### List of tasks
A - Answer these from the VeraCrypt passage, one line each:
(i) How is a virtual disk created with VeraCrypt stored?
(ii) With system encryption, when must the correct password be entered?
(iii) What do you do to access a hidden volume?
B - List every useful feature that the VeraCrypt passage says the interface includes.

### Excerpted passage
*** Begin section ***
Your first option is to create a virtual disk with VeraCrypt. This virtual disk is stored as an encrypted file. You can then mount the drive in your operating system by supplying the correct authentication, such as a password or keyfile. Data is always encrypted before it is written to the disk and decrypted when it is read.
You can also encrypt any non-system disk volume on your computer in the same way.
You can use VeraCrypt to on-the-fly encrypt a system partition or entire system drive. From a security point of view, this has many advantages over just encrypting specific volumes.
As system encryption includes pre-boot authentication, you need to enter the correct password each time you boot your computer. If someone without the password was to steal your computer, they would be unable to access any of the contents of your drive even if they took out the hard drive and installed it in another machine.
You can also create hidden volumes within VeraCrypt volumes. To access your hidden volume, you enter a different password when you mount the volume. A VeraCrypt volume with a hidden volume is indistinguishable from one that doesn’t have a hidden volume.
The idea of a hidden volume is to be able to keep your files secret even in the case of coercion. If you are compelled by someone to decrypt a VeraCrypt volume, you can enter the secondary password instead, revealing only benign files. Your sensitive files remain secret, and whoever is coercing you is none the wiser.
Interface and in use
Using VeraCrypt is slightly more involved than using Microsoft BitLocker, for example, mainly because there are more options you can choose. But setting up VeraCrypt is performed by running through its step-by-step wizards, which offer excellent guidance along the way.
The interface includes some other useful features like an encryption benchmark tool, volume expander, and keyfile generator. Under preferences, you’ll find a long list of tweaks to set up VeraCrypt exactly as you see fit.
*** End section ***
### Supplied records
*** Begin section ***
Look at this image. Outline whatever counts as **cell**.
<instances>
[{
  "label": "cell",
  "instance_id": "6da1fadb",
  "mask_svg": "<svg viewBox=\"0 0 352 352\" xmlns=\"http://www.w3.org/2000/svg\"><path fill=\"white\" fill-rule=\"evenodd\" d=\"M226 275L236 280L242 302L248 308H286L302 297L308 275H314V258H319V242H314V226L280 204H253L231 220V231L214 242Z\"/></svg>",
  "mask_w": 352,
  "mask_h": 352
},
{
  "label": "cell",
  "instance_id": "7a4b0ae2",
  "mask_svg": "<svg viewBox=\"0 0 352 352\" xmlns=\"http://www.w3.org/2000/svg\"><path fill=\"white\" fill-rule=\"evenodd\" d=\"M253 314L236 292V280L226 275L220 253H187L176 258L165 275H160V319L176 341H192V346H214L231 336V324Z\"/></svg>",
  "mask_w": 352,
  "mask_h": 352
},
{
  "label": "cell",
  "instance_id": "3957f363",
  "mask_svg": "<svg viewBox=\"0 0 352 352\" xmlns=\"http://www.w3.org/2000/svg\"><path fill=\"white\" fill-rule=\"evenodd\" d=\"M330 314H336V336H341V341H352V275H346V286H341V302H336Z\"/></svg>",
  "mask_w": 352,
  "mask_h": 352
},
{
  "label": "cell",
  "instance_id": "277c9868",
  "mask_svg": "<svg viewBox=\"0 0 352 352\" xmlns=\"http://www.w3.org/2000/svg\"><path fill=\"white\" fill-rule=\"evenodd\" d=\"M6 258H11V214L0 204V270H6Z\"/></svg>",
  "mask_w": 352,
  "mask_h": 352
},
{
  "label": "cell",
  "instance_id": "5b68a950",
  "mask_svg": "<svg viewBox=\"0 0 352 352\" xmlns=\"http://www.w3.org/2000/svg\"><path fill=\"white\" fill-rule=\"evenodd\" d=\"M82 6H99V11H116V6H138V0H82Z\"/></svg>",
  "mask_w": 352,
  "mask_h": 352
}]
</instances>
*** End section ***
### Solutions to the problems
A -
(i) As an encrypted file.
(ii) Each time you boot your computer.
(iii) Enter a different password when you mount the volume.

B -
- Encryption benchmark tool
- Volume expander
- Keyfile generator